Please write out, exactly as given, the line that contains "order: Artiodactyla" and all lines that follow it through the end of the listing, and nothing else.

----------------------------------------

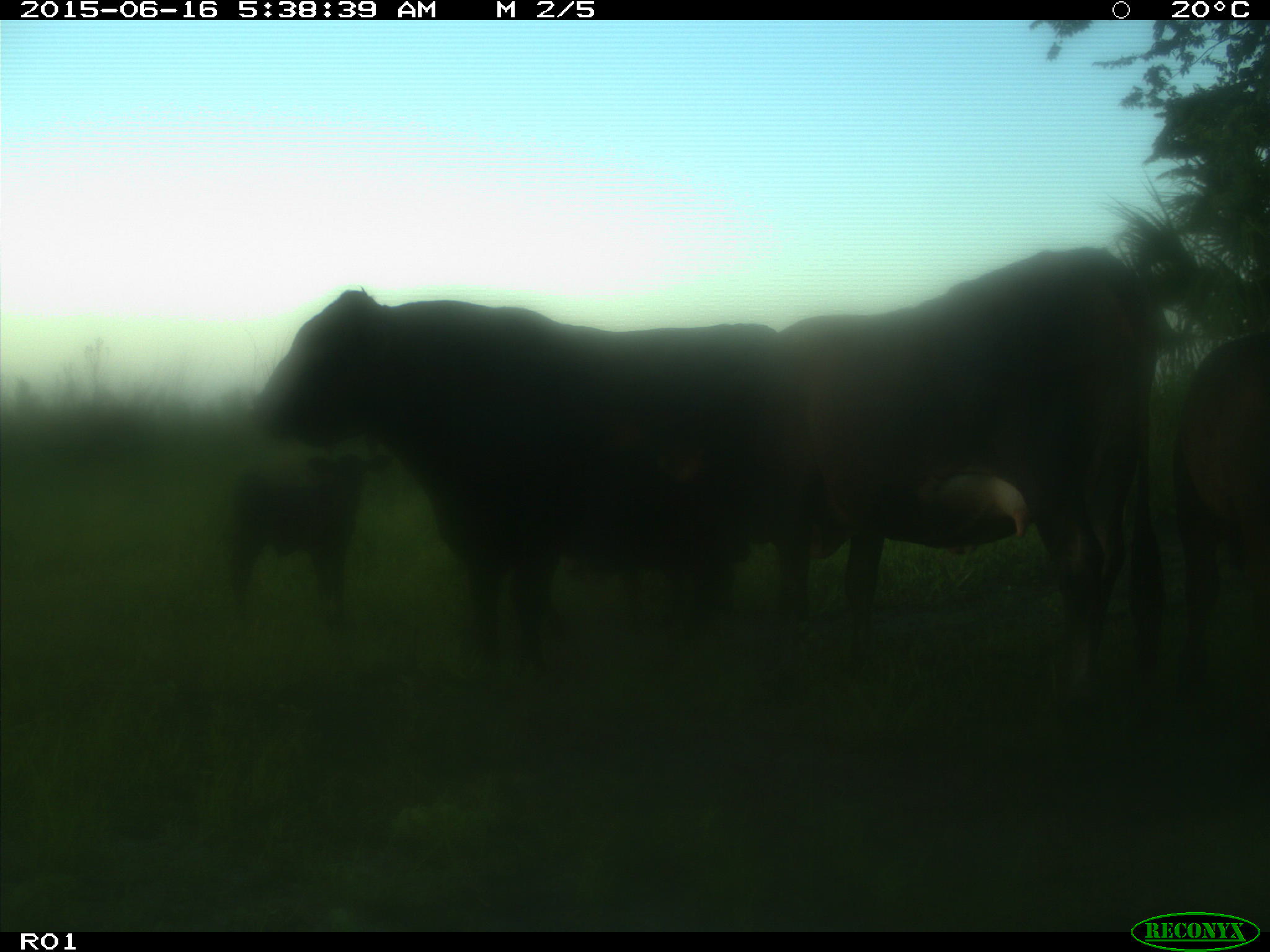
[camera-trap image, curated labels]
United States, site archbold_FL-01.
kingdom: Animalia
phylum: Chordata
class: Mammalia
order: Artiodactyla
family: Bovidae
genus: Bos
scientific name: Bos taurus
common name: domestic cow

----------------------------------------

EXERCISE RESPONSE –
order: Artiodactyla
family: Bovidae
genus: Bos
scientific name: Bos taurus
common name: domestic cow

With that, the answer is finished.